Racial composition as of the 2020 census
| Race | Number | Percent |
|---|---|---|
| White | 1,798 | 94.5% |
| Black or African American | 1 | 0.1% |
| American Indian and Alaska Native | 4 | 0.2% |
| Asian | 9 | 0.5% |
| Native Hawaiian and Other Pacific Islander | 0 | 0.0% |
| Some other race | 4 | 0.2% |
| Two or more races | 87 | 4.6% |
| Hispanic or Latino (of any race) | 42 | 2.2% |

===2010 census===
As of the census of 2010, there were 1,955 people, 722 households, and 459 families residing in the city. The population density was 1416.7 PD/sqmi. There were 859 housing units at an average density of 622.5 /sqmi. The racial makeup of the city was 96.8% White, 0.6% African American, 0.1% Native American, 0.1% Asian, 0.9% from other races, and 1.6% from two or more races. Hispanic or Latino of any race were 1.3% of the population.

There were 722 households, of which 36.7% had children under the age of 18 living with them, 44.9% were married couples living together, 11.6% had a female householder with no husband present, 7.1% had a male householder with no wife present, and 36.4% were non-families. 30.2% of all households were made up of individuals, and 16% had someone living alone who was 65 years of age or older. The average household size was 2.56 and the average family size was 3.23.

The median age in the city was 38.2 years. 27% of residents were under the age of 18; 8.3% were between the ages of 18 and 24; 24.2% were from 25 to 44; 23.2% were from 45 to 64; and 17.3% were 65 years of age or older. The gender makeup of the city was 45.6% male and 54.4% female.

===2000 census===
As of the census of 2000, there were 2,063 people, 742 households, and 494 families residing in the city. The population density was 1,599.2 PD/sqmi. There were 805 housing units at an average density of 624.0 /sqmi. The racial makeup of the city was 97.67% White, 0.15% African American, 0.58% Native American, 0.05% Pacific Islander, 0.63% from other races, and 0.92% from two or more races. Hispanic or Latino of any race were 1.41% of the population.

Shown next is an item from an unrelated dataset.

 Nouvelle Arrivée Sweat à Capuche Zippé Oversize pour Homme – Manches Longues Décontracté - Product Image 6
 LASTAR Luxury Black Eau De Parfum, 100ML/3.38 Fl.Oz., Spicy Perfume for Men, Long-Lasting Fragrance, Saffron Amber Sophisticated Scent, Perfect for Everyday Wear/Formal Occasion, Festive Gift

There were 742 households, out of which 39.1% had children under the age of 18 living with them, 48.9% were married couples living together, 12.9% had a female householder with no husband present, and 33.4% were non-families. 30.2% of all households were made up of individuals, and 16.2% had someone living alone who was 65 years of age or older. The average household size was 2.63 and the average family size was 3.29.

In the city, the population was spread out, with 29.6% under the age of 18, 8.8% from 18 to 24, 27.6% from 25 to 44, 17.1% from 45 to 64, and 16.9% who were 65 years of age or older. The median age was 33 years. For every 100 females, there were 86.4 males. For every 100 females age 18 and over, there were 83.0 males.

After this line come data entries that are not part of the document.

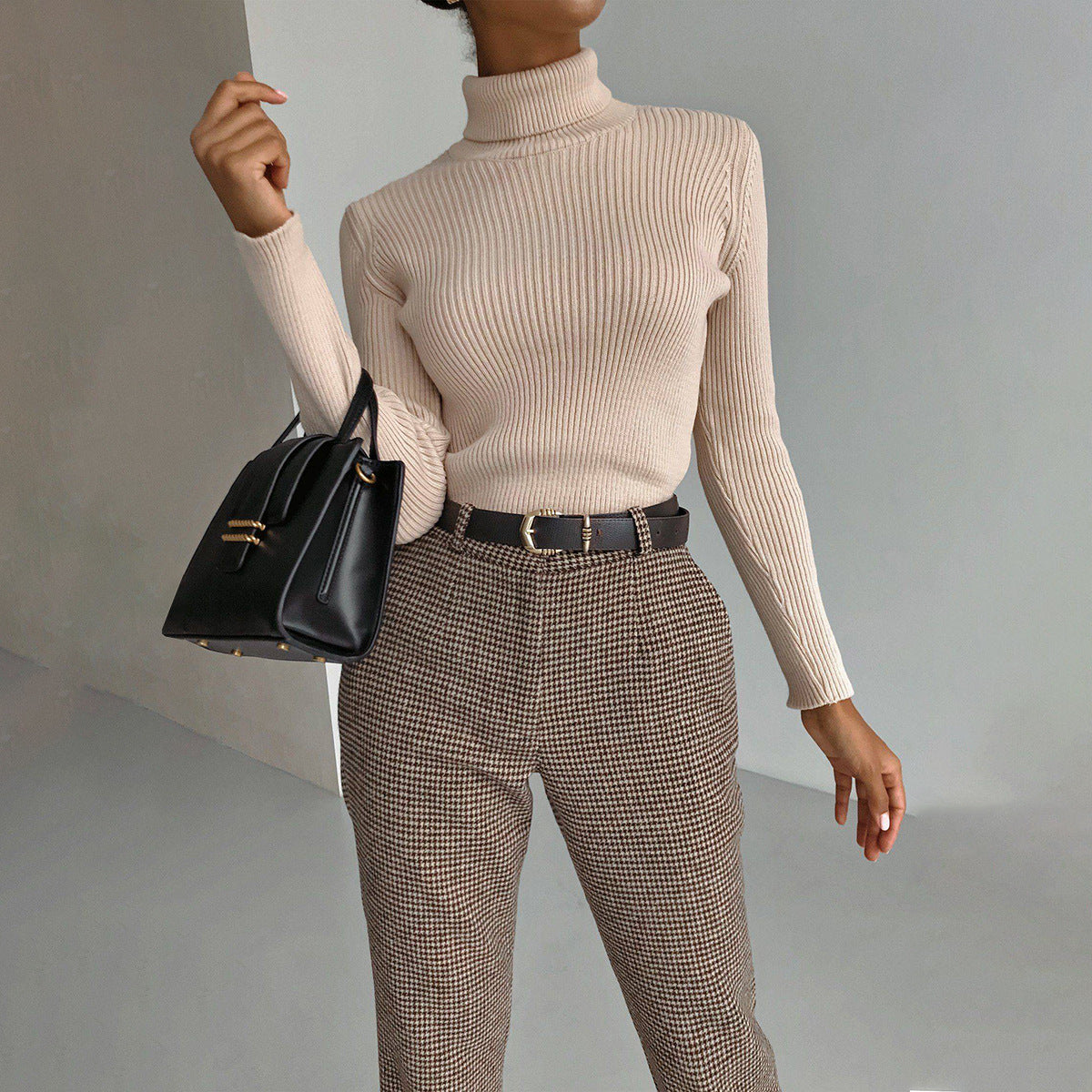 Turtleneck Sweater Slim Fit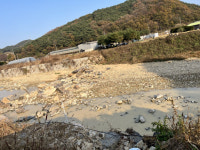 서산시 운산면 하천 혼탁물 발생, 관계 당국 조사 착수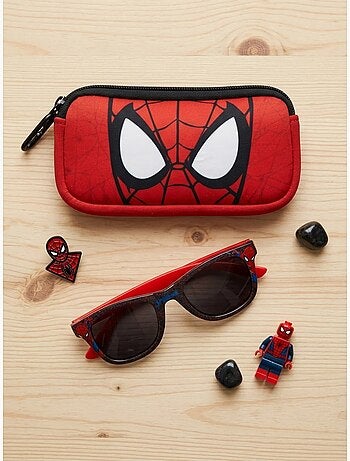 Occhiali da sole bambino con custodia coordinata Spiderman Marvel
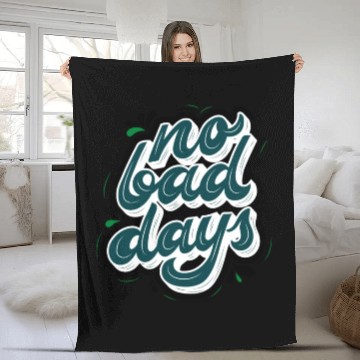 Discover no bad days cool design for hobefull Fleece Blankets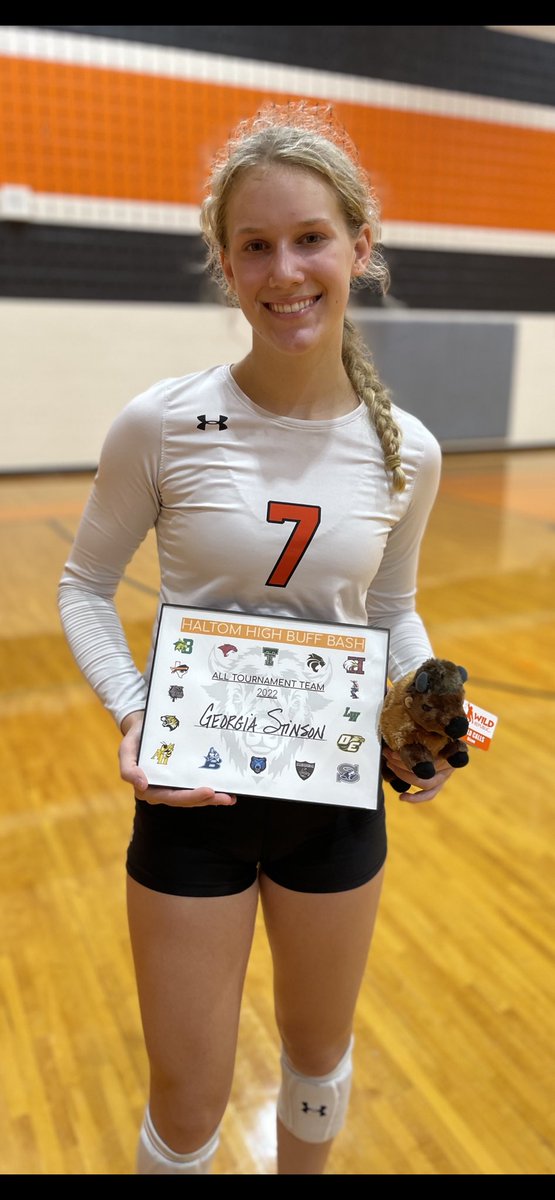 drgaylestinson's tweet photo. Great weekend for the Lady Buffs and @georgiastinson5 ! All-Tournament Team! @Gosset41 @TAVVolleyball #TAV18Black https://t.co/I07JaH7EXP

The median income for a household in the city was $38,375, and the median income for a family was $45,450. Males had a median income of $37,241 versus $23,654 for females. The per capita income for the city was $17,054. About 4.7% of families and 6.1% of the population were below the poverty line, including 6.6% of those under age 18 and 6.7% of those age 65 or over.
==Climate==
This climatic region is typified by large seasonal temperature differences, with warm to hot (and often humid) summers and cold (sometimes severely cold) winters. According to the Köppen Climate Classification system, Yale has a humid continental climate, abbreviated "Dfb" on climate maps.

==Education==
Yale Public Schools

Located in the Western area of St. Clair County, approximately one hour North of Detroit. Yale Public Schools serves Avoca, Brockway, Emmett, Fargo, Goodells, Ruby, Yale and encompasses over 150 square miles in and surrounding these rural communities. There are five (5) buildings, housing approximately 1,900 students; Yale Elementary (K-5), John Farrell Emmett Elementary (K-5), Avoca Elementary (K-5), Yale Junior High School (6–8), and Yale High School (9–12). The District employees approximately 105 teachers and over 115 support personnel making it the largest employer in the area.

==Government==
Yale city is governed under the 4th Class City charter, original written in 1895 as the Fourth Class City Act then recognized as the cities' charter in 1976.